● WORK INSTRUCTIONS
[A] In the Sentra exhaust-smoke thread, why does nastynissan expect that a new O2 sensor will most likely be needed along with the catalytic converter?
[B] Continue the Sentra exhaust-smoke thread with the post that comes after the final header.

● EXCERPT TO READ
────────
As for the other theory: are you referring to radiator coolant leaking into the combustion chamber?   Sounds expensive to fix, too!


----------



## sentra_d (Oct 7, 2003)

Myetball said:


> *The black smoke is telling you the car is running too rich... *


Oh yeah, forgot to ask you: what do you mean exactly when you say the car is running too rich? Also, the smoke is thin when I'm driving and when the car stalls and/or shuts off in the middle of the road, a big, black, thick ball of smoke comes out. Fuel filter has been changed and nothing.


----------



## minute rice sentra (Mar 21, 2003)

try changing your oxygen sensor if it's too rich


----------



## sentra_d (Oct 7, 2003)

Myetball said:


> *...Thought of something else. Bad catalytic converter. They can cause a foul smell if they are not performing properly. *


Oh yeah, another thing: my car passed emissions already. Can it really be a bad catalytic converter???


----------



## nastynissan (Jan 26, 2003)

Youve got a bad Cat and a Bad o2 Sensor.... Most muffler shops will perform a Cat test for free... An it shouldnt be that expensive to replace.....IF you go with a UNIVERSAL Cat......OEM is more Expensive... o2 Sensor I dont know the cost but if the Cats been bad that long youll Most Likely need one... PLUS a good tune up. 


BTW....As a general rule of thumb.......Rotten EGG smell from the exhaust is 99% of the time a BAD Catalytic Convertor...


----------



## 89Sentra (Jul 2, 2002)

I agree.. Its most likely your catalytic converter.


----------



## MyClunkyAss12er (May 16, 2003)
────────
● RAW RECORDS
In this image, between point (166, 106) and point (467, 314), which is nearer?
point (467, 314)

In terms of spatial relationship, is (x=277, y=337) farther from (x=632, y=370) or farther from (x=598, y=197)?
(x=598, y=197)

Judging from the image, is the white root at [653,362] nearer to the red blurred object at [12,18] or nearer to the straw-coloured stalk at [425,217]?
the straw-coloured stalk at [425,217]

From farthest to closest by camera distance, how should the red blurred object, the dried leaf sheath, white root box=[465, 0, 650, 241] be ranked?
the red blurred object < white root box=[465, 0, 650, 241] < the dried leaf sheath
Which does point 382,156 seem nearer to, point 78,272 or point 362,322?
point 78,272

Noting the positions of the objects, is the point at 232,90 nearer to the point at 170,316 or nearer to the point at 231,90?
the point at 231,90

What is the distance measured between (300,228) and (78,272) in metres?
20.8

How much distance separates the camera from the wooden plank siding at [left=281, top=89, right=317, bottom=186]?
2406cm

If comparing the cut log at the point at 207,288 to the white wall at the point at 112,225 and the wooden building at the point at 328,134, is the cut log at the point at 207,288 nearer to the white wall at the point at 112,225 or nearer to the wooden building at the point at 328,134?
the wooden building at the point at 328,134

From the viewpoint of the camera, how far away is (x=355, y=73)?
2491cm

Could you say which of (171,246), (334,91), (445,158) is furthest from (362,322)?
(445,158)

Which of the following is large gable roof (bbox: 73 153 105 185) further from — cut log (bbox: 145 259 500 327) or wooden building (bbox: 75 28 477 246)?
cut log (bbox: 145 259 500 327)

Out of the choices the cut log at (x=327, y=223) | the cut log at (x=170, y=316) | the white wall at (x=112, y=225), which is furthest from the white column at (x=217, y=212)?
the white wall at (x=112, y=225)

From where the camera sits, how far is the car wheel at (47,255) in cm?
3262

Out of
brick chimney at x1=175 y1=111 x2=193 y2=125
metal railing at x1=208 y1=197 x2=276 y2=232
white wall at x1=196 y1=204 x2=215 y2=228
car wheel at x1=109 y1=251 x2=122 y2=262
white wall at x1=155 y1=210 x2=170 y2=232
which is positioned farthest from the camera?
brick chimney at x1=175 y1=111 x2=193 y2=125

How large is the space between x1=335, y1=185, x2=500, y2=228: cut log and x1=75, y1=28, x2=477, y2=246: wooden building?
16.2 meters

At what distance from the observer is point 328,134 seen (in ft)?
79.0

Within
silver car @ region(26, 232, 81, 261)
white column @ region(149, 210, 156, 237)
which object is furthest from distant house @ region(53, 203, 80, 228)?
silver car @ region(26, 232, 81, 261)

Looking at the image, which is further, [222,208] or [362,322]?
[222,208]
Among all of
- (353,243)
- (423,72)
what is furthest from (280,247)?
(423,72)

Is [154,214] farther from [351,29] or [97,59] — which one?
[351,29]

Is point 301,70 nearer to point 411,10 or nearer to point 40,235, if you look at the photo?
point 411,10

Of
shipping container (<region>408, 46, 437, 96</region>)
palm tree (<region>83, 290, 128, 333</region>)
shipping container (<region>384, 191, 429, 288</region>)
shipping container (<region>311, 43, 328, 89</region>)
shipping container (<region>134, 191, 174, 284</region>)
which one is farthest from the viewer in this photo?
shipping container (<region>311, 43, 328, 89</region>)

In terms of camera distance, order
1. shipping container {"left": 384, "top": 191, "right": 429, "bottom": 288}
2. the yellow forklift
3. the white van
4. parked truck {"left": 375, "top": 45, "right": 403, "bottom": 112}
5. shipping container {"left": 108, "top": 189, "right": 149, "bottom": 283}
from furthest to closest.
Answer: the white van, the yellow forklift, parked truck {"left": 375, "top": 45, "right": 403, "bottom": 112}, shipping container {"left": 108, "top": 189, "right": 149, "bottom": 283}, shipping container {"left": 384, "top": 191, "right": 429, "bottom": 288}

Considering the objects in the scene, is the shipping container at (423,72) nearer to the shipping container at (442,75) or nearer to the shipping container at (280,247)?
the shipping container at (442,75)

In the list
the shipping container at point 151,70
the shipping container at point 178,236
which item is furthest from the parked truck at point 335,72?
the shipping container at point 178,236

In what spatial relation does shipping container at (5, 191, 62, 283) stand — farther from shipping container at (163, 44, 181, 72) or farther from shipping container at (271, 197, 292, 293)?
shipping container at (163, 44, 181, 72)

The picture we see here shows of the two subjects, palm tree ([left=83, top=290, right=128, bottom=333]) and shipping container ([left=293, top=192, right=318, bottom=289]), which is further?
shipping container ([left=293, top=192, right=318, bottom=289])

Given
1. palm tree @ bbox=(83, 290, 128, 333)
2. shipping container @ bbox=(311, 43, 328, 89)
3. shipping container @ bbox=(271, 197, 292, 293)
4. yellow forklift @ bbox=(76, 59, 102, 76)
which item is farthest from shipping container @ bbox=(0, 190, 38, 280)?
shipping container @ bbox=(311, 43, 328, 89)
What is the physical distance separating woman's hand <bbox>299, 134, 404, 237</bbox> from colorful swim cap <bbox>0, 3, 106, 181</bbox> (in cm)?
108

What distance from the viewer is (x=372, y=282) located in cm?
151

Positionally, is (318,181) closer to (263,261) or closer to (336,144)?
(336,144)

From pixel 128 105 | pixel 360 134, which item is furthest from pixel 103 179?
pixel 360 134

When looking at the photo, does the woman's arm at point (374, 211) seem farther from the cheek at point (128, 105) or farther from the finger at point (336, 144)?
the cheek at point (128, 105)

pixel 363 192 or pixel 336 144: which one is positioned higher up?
────────
● TASK-BY-TASK OUTPUTS
[A] Nastynissan reasons that the catalytic converter has probably been bad for a long time. Because of that, the O2 sensor has most likely gone bad too and will need replacing, along with a good tune-up.

[B]
its the cat! my brothers durangos been doin that for a while.


----------



## muccman (Aug 24, 2003)

My car has been doing the same thing also.. When I go in to get my new tires ( this tuesday ) I think im going to get a mechanic at the shop to look at it really quick.. the smell is driving me insane


----------



## Webfoot (Apr 24, 2003)

89Sentra said:


> *I agree.. Its most likely your catalytic converter. *


If it were coolant, you would have had other BIG probs by now ie headgasket. Last time I looked into 02 sensors, the 3 wire sensor was like 80$.


----------



## sentra_d (Oct 7, 2003)

*Drives me insane too!!!*



muccman said:


> *My car has been doing the same thing also.. When I go in to get my new tires ( this tuesday ) I think im going to get a mechanic at the shop to look at it really quick.. the smell is driving me insane *


It's driving *you* insane??? LOL, it's been pissing me off for on and off two years now!  :balls: 

I've been asking people left and right what it could be and everyone comes up with their own "theory." Everyone here seems to be saying it's my catalyctic converter and from I read from one website, it could be it.

From http://doityourself.com/auto/tunedieseling.htm:


*Exhaust Odor 
The smell of rotten eggs comes from the catalytic converter part of your car's emissions control system. The odor can be due to an engine problem or it can be a sign your car's catalytic converter is malfunctioning. *

This says it can be "an engine problem" or it could be the converter.  I just can't see it being the converter: my car passed emissions once or twice already with this odor present.


----------



## Myetball (Dec 15, 2002)

I guess you got a couple of options. Do a complete retune on the engine, including having all emissions components tested and/or replaced or.....get a new cat. Either way somethings gotta be fixed. Having your carb run rich (too much fuel) isn't helping things.


----------



## AVERAGE (Aug 9, 2002)

80 ! wow , i thought 56 at autozone was rigoddamndiculous! im not sure if the ga16i o2 is the same as the e16 , but ive bought 2 since i have had mine and paid the same thing


----------



## Myetball (Dec 15, 2002)

The '89 Sentra w/GA16i takes a Bosch 11051, single wire oe type, oxygen sensor according to the Bosch page. I have a brand new one if you're interested.


----------



## Webfoot (Apr 24, 2003)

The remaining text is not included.